• The exercise: Provide the records once more, identical to the original.

** Begin Records shown **

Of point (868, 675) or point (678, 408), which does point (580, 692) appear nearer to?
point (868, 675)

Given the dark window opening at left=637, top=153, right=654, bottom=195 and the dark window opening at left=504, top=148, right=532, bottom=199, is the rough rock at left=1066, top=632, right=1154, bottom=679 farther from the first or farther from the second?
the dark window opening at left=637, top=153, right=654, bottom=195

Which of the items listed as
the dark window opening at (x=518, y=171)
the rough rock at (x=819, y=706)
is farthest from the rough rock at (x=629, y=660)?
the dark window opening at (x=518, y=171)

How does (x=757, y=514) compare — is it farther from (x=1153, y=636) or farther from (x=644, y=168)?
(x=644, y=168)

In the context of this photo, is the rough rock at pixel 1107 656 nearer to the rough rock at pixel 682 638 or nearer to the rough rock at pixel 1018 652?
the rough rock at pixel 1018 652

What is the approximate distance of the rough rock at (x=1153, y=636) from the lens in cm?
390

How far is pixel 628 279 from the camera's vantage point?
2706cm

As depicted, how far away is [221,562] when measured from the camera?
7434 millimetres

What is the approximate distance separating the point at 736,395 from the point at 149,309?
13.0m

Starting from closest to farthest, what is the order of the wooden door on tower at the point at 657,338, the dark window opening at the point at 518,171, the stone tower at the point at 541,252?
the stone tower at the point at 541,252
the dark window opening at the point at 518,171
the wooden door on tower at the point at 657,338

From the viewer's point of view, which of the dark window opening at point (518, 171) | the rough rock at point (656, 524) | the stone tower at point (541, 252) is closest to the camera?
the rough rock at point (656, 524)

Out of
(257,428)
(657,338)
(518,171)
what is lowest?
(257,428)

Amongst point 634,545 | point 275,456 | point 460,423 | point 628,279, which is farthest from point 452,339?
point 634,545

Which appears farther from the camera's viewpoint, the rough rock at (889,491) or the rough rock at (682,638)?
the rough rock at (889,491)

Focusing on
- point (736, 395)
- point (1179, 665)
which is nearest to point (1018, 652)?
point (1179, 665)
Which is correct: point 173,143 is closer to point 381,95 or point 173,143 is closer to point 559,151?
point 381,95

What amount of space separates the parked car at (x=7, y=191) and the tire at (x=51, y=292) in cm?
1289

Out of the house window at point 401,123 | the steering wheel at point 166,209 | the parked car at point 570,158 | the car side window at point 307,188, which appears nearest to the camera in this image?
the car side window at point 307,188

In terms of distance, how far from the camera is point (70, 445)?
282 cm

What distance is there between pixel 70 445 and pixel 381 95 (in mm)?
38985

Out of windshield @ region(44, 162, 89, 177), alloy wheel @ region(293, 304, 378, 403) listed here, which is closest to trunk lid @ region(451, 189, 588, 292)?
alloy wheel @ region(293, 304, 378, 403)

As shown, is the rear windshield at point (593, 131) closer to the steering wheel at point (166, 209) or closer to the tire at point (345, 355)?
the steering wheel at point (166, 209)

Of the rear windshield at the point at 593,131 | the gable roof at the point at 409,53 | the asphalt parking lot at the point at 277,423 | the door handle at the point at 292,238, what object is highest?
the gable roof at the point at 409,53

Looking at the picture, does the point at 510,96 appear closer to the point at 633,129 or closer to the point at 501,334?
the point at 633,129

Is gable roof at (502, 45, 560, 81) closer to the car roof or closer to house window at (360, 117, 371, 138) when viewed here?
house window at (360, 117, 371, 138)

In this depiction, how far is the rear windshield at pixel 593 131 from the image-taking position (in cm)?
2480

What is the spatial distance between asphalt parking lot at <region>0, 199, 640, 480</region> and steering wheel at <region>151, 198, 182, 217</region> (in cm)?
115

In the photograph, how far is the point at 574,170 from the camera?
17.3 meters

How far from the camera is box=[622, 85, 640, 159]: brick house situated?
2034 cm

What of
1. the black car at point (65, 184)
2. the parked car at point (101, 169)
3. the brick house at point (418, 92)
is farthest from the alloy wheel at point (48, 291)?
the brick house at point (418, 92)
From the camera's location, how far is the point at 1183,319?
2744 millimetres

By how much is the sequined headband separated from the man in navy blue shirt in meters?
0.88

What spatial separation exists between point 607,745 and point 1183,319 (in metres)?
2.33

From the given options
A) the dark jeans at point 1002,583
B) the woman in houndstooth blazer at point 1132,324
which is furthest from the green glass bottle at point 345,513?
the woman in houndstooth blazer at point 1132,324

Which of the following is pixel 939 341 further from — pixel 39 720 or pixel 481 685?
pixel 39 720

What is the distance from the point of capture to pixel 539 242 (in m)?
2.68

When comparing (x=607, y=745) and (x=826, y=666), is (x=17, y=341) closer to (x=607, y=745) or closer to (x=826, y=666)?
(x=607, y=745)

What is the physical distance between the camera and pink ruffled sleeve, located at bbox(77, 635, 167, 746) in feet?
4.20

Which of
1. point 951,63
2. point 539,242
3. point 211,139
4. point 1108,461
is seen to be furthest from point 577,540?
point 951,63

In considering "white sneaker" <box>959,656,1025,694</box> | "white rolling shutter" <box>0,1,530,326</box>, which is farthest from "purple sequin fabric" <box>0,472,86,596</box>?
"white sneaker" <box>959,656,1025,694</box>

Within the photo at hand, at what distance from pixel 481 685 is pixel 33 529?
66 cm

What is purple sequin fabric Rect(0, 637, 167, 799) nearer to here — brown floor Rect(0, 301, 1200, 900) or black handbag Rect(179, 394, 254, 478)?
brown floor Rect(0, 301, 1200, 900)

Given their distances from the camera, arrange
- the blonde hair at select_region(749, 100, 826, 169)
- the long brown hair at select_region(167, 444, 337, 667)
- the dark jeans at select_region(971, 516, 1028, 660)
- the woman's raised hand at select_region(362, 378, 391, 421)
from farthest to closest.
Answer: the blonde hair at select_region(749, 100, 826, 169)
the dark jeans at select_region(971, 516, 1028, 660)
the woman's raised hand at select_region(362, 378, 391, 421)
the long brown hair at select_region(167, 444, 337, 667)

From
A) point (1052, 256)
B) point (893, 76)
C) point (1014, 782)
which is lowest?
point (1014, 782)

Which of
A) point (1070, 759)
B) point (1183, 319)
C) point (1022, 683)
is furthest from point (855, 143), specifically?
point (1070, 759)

** End Records shown **

• Solution for this task:
Of point (868, 675) or point (678, 408), which does point (580, 692) appear nearer to?
point (868, 675)

Given the dark window opening at left=637, top=153, right=654, bottom=195 and the dark window opening at left=504, top=148, right=532, bottom=199, is the rough rock at left=1066, top=632, right=1154, bottom=679 farther from the first or farther from the second?
the dark window opening at left=637, top=153, right=654, bottom=195

Which of the items listed as
the dark window opening at (x=518, y=171)
the rough rock at (x=819, y=706)
is farthest from the rough rock at (x=629, y=660)?
the dark window opening at (x=518, y=171)

How does (x=757, y=514) compare — is it farther from (x=1153, y=636) or farther from (x=644, y=168)?
(x=644, y=168)

In the context of this photo, is the rough rock at pixel 1107 656 nearer to the rough rock at pixel 682 638 or nearer to the rough rock at pixel 1018 652?
the rough rock at pixel 1018 652

What is the approximate distance of the rough rock at (x=1153, y=636) from the lens in cm?
390

How far is pixel 628 279 from the camera's vantage point?
2706cm

As depicted, how far away is [221,562] when measured from the camera?
7434 millimetres

What is the approximate distance separating the point at 736,395 from the point at 149,309?
13.0m

Starting from closest to farthest, what is the order of the wooden door on tower at the point at 657,338, the dark window opening at the point at 518,171, the stone tower at the point at 541,252?
the stone tower at the point at 541,252
the dark window opening at the point at 518,171
the wooden door on tower at the point at 657,338

From the viewer's point of view, which of the dark window opening at point (518, 171) | the rough rock at point (656, 524) | the stone tower at point (541, 252) is closest to the camera?
the rough rock at point (656, 524)

Out of
(257,428)
(657,338)
(518,171)
what is lowest?
(257,428)

Amongst point 634,545 | point 275,456 | point 460,423 | point 628,279, which is farthest from point 452,339?
point 634,545

Which appears farther from the camera's viewpoint, the rough rock at (889,491) or the rough rock at (682,638)?
the rough rock at (889,491)

Focusing on
- point (736, 395)
- point (1179, 665)
which is nearest to point (1018, 652)?
point (1179, 665)
Which is correct: point 173,143 is closer to point 381,95 or point 173,143 is closer to point 559,151?
point 381,95

What amount of space separates the parked car at (x=7, y=191) and the tire at (x=51, y=292) in cm?
1289

Out of the house window at point 401,123 | the steering wheel at point 166,209 | the parked car at point 570,158 | the car side window at point 307,188, which appears nearest to the camera in this image?
the car side window at point 307,188

In terms of distance, how far from the camera is point (70, 445)?
282 cm

What distance is there between pixel 70 445 and pixel 381 95 (in mm)?
38985

Out of windshield @ region(44, 162, 89, 177), alloy wheel @ region(293, 304, 378, 403) listed here, which is closest to trunk lid @ region(451, 189, 588, 292)?
alloy wheel @ region(293, 304, 378, 403)

As shown, is the rear windshield at point (593, 131) closer to the steering wheel at point (166, 209) or closer to the tire at point (345, 355)?
the steering wheel at point (166, 209)

Of the rear windshield at the point at 593,131 | the gable roof at the point at 409,53 | the asphalt parking lot at the point at 277,423 | the door handle at the point at 292,238, what object is highest?
the gable roof at the point at 409,53

Looking at the picture, does the point at 510,96 appear closer to the point at 633,129 or closer to the point at 501,334?
the point at 633,129

Is gable roof at (502, 45, 560, 81) closer to the car roof or closer to house window at (360, 117, 371, 138) when viewed here?
house window at (360, 117, 371, 138)

In this depiction, how far is the rear windshield at pixel 593 131 from the image-taking position (in cm)?
2480

What is the spatial distance between asphalt parking lot at <region>0, 199, 640, 480</region> and steering wheel at <region>151, 198, 182, 217</region> (in cm)?
115

In the photograph, how far is the point at 574,170 from the camera?
17.3 meters

How far from the camera is box=[622, 85, 640, 159]: brick house situated?
2034 cm

What of
1. the black car at point (65, 184)
2. the parked car at point (101, 169)
3. the brick house at point (418, 92)
is farthest from the alloy wheel at point (48, 291)?
the brick house at point (418, 92)
From the camera's location, how far is the point at 1183,319?
2744 millimetres

By how much is the sequined headband separated from the man in navy blue shirt in meters?
0.88

What spatial separation exists between point 607,745 and point 1183,319 (in metres)?
2.33

From the given options
A) the dark jeans at point 1002,583
B) the woman in houndstooth blazer at point 1132,324
which is furthest from the green glass bottle at point 345,513?
the woman in houndstooth blazer at point 1132,324

Which of the following is pixel 939 341 further from — pixel 39 720 or pixel 481 685?
pixel 39 720

What is the distance from the point of capture to pixel 539 242 (in m)?
2.68

When comparing (x=607, y=745) and (x=826, y=666), is (x=17, y=341) closer to (x=607, y=745) or closer to (x=826, y=666)?
(x=607, y=745)

What is the physical distance between the camera and pink ruffled sleeve, located at bbox(77, 635, 167, 746) in feet?
4.20

Which of
1. point 951,63
2. point 539,242
3. point 211,139
4. point 1108,461
is seen to be furthest from point 577,540?
point 951,63

In considering "white sneaker" <box>959,656,1025,694</box> | "white rolling shutter" <box>0,1,530,326</box>, which is farthest from "purple sequin fabric" <box>0,472,86,596</box>?
"white sneaker" <box>959,656,1025,694</box>

Within the photo at hand, at what distance from pixel 481 685 is pixel 33 529?
66 cm

What is purple sequin fabric Rect(0, 637, 167, 799) nearer to here — brown floor Rect(0, 301, 1200, 900) or black handbag Rect(179, 394, 254, 478)?
brown floor Rect(0, 301, 1200, 900)

Given their distances from the camera, arrange
- the blonde hair at select_region(749, 100, 826, 169)
- the long brown hair at select_region(167, 444, 337, 667)
- the dark jeans at select_region(971, 516, 1028, 660)
- the woman's raised hand at select_region(362, 378, 391, 421)
from farthest to closest.
Answer: the blonde hair at select_region(749, 100, 826, 169)
the dark jeans at select_region(971, 516, 1028, 660)
the woman's raised hand at select_region(362, 378, 391, 421)
the long brown hair at select_region(167, 444, 337, 667)

From
A) point (1052, 256)
B) point (893, 76)
C) point (1014, 782)
which is lowest?
point (1014, 782)

Which of
A) point (1070, 759)
B) point (1183, 319)
C) point (1022, 683)
is furthest from point (855, 143), specifically?
point (1070, 759)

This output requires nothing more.